Azul grisáceo
Por Eillsa María Soldevla Pacheco
Bajo el sol intenso del verano, salieron como un grupo compacto hacia la calle que bajaba paralela al mar. El ruido de las aves era menos intenso que en las mañanas y a la distancia podían observar un grupo de tráileres contenedores estacionados en fila. Debía representar un extraño conjunto: ella era la única chica, flanqueada por un grupo de varones, dos a cada lado. A pesar de la hora, ya tenían las rodillas sucias y el cabello enmarañado.
El uniforme de la escuela todavía estaba limpio. Es decir, podían notarse los colores originales y la sombra de la mugre era apenas visible. Su objetivo era, justamente, cambiar eso. Obtener el desastre de la ropa embarrada. Las charcas a un lado de las chacras abandonadas ya estaban a la vista. El lodo parecía ser un cerco mejor que los alambres.
–Vayamos a ver el mar, exclamó Sebastián, animado, mientras corría de primero al cúmulo fangoso salpicando todo a su alrededor. -Esta cerquita.
El resto le alcanzó al instante. Sebastián pagó caro el atrevimiento de sugerir algo más en medio de un duelo de barro. La excitación se desató en un suspiro y todos enloquecieron en el fragor de la batalla en la charca. Estando ya hasta las rodillas en el lodo, ella empezó a lanzar porciones de barro fétido hacia las caras de sus compañeros. Estos las recibieron de buena gana, pero cobraron venganza contra ella en un abusivo cuatro contra uno. Las risas eran igual de abundantes que el fango.
Las mochilas estaban tiradas a un lado sin nadie que les prestara atención y la calle estaba desierta. Nadie más que ellos salía por la puerta trasera del colegio.
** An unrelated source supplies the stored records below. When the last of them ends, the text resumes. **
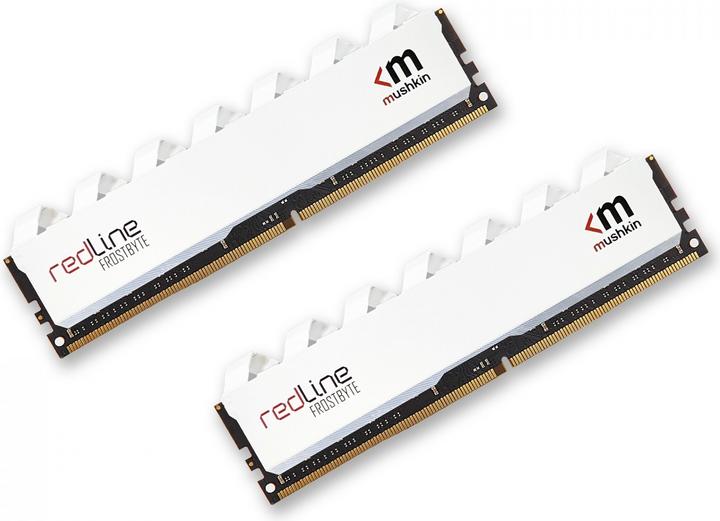 Actual product image Mushkin RAM D4 3600 64GB C18 Redline K2 (2 x 32GB, 3600 MHz, DDR4-RAM, DIMM)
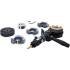 Coffret Ponçeuse/Polisseuse Pneumatique avec Accessoires - Polyvalence et Performance, Pro - D-Work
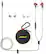 Alt View 13. Bose - SoundSport® Wired In-Ear Headphones (iOS) - Power Red.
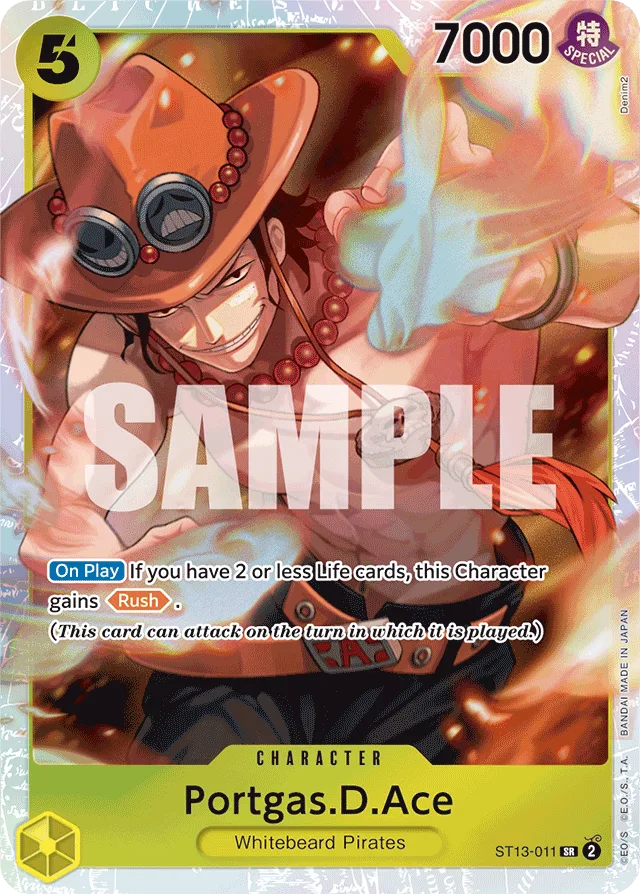Portgas.D.Ace (foil)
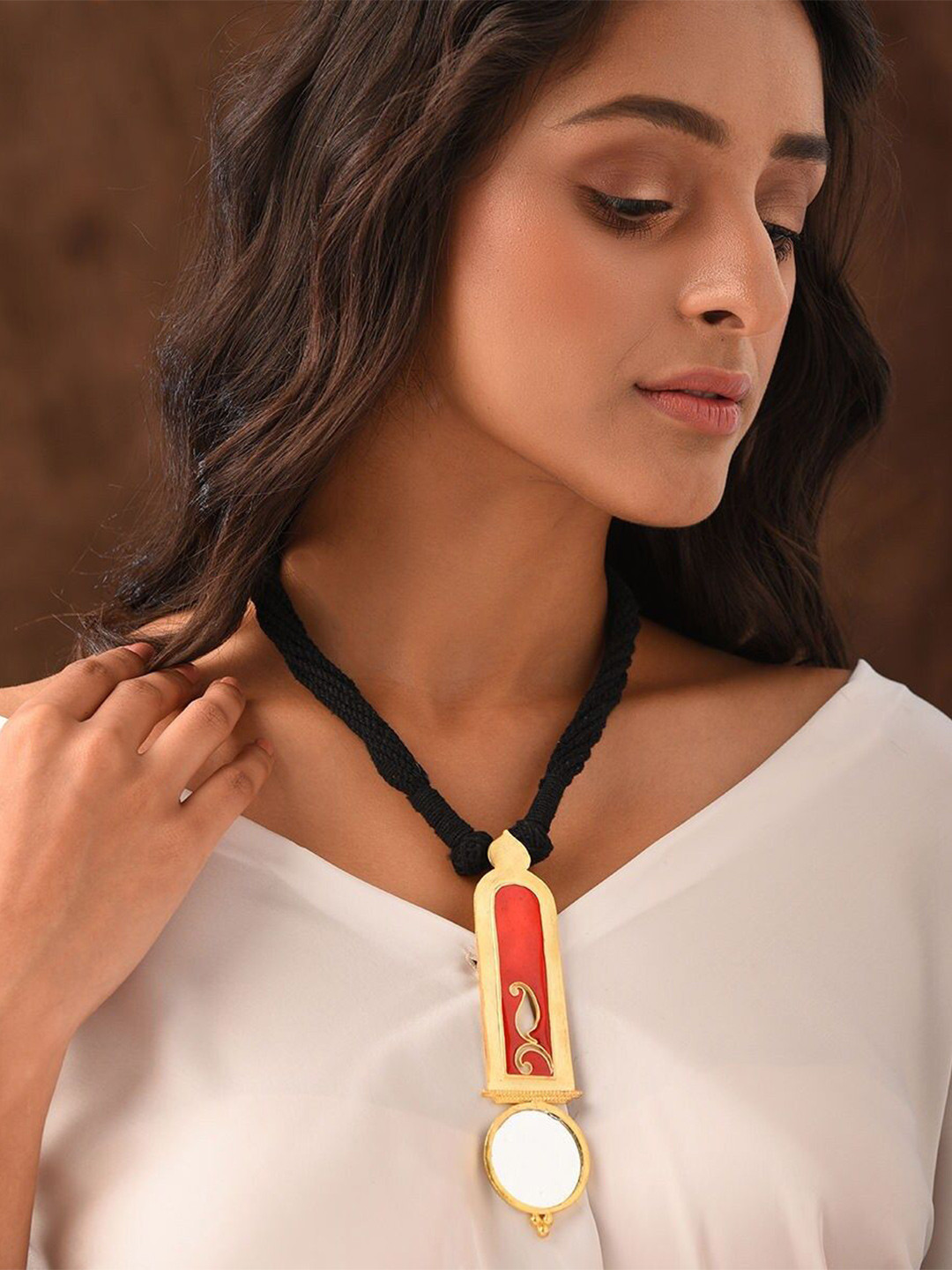 

JAYPORE Gold-Plated Necklace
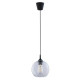Подвесной светильник, люстра TK Lighting 6080 Cubus E27 1x15W IP20 прозрачный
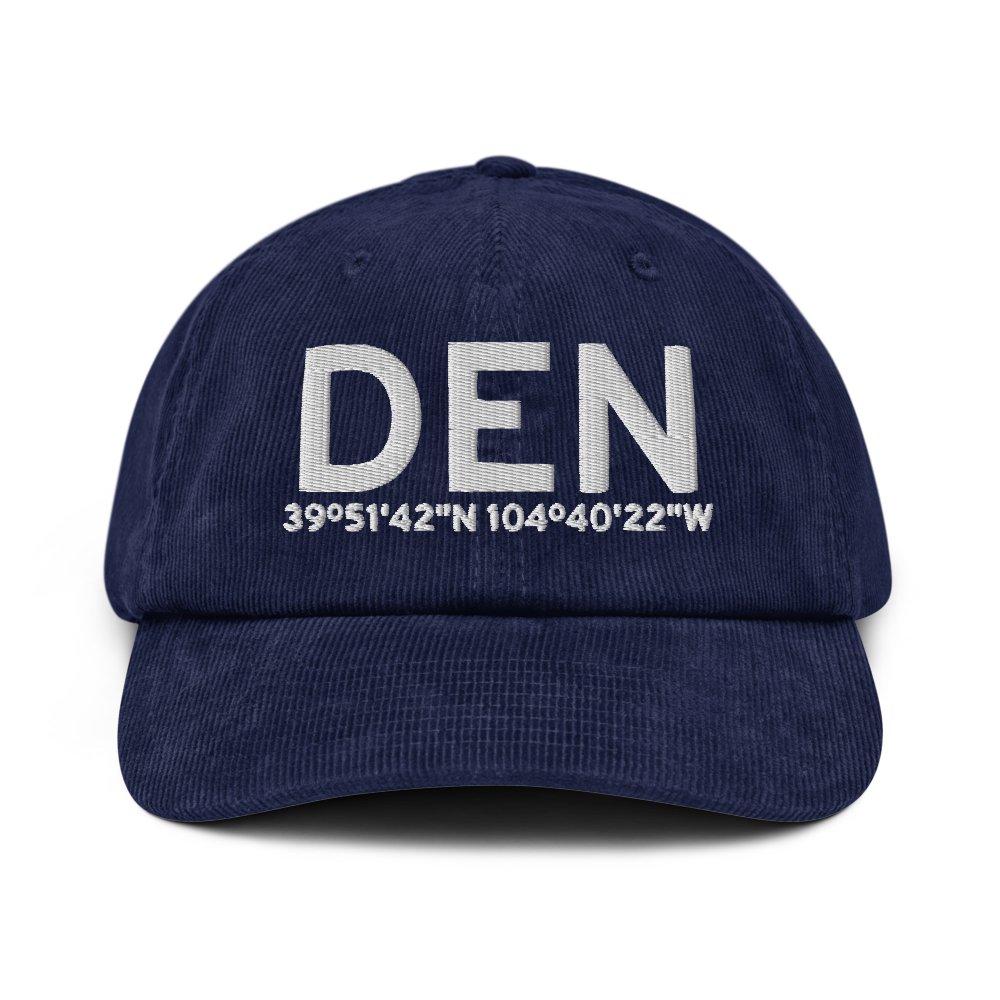 Denver (KDEN) Airport Hat 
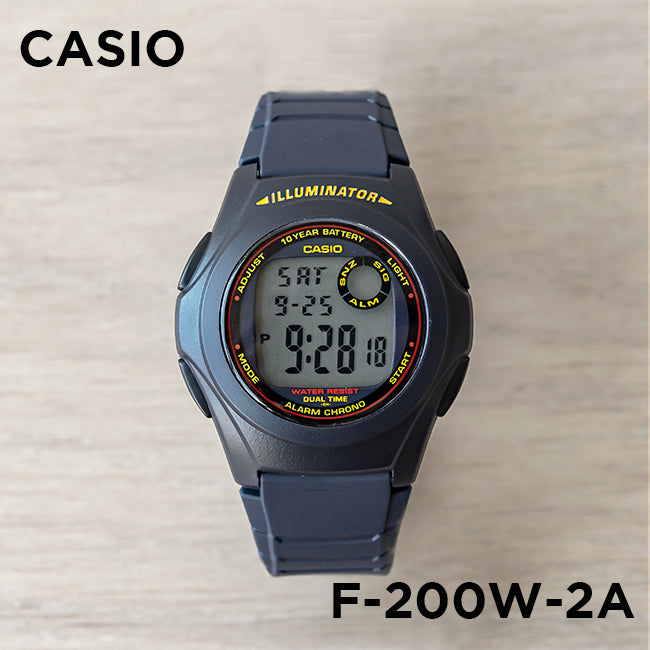 Casio F-200W-2ADF Watch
Tenían todo aquel paisaje casi exclusivamente apartado. Solo los contenedores varados eran testigos de su juego privado.
Luego de un tiro espectacular por parte de Kevin, los ánimos empezaron a calmarse. Todos parecían haber asimilado de a pocos el mensaje de Sebastián. “¡Vayamos a ver el mar!”, el grito en sus corazones parecía ser uno sólo. Se miraron con ojos brillantes, tomaron sus mochilas mugrientas con sus manos aún más mugrientas y echaron carrerilla hasta “el borde”.
El acantilado era alto, ruidoso y fragante. La brisa, cargada de sal, les golpeó el rostro, purificándolos. La tarde apenas empezaba y parecía como si no sólo el día sino también el futuro fuese prometedor ¿Quién podría contradecirles? Eran un grupo de niños empoderados con la energía de sus ideales. Se acercaron “al borde”, vigilando que nadie los viera, y se tendieron con los pies en el aire. Dos a izquierda, dos a la derecha de ella, con las mochilas en fila en cada una de sus espaldas.
–Nada volverá a ser lo mismo.
La voz de Daniel sonó algo triste. Pero era solamente el eco de los otros. Crecerían, se separarían. Quizá alguno cruzase ese amplio e interminable charco azul grisáceo en un barco de ensueño. Nada podían decir, nada podría impedir eso. Ni siquiera ellos mismos.
–Es gracioso cuando te das cuenta que un momento está a punto de convertirse en recuerdo –señaló Mathías.
Los cinco se quedaron mirando en silencio el mar; grababan a fuego en su mente, ese retazo de su frágil memoria. Se querían, se amaban, se soportaban pero se separarían. No había dudas.
–Brindemos entonces –sugirió ella con extraña alegría–, brindemos por este tiempo, antes de que se vaya y tengamos que recordarlo con otros para mitigar la nostalgia.
Alzaron sus copas imaginarias al unísono.
–Por Peter Pan –gritaron enardecidos–. Por él y sus singulares amigos. Por Sebastián, Kevin, Daniel, Mathías… ¡Y Eliza!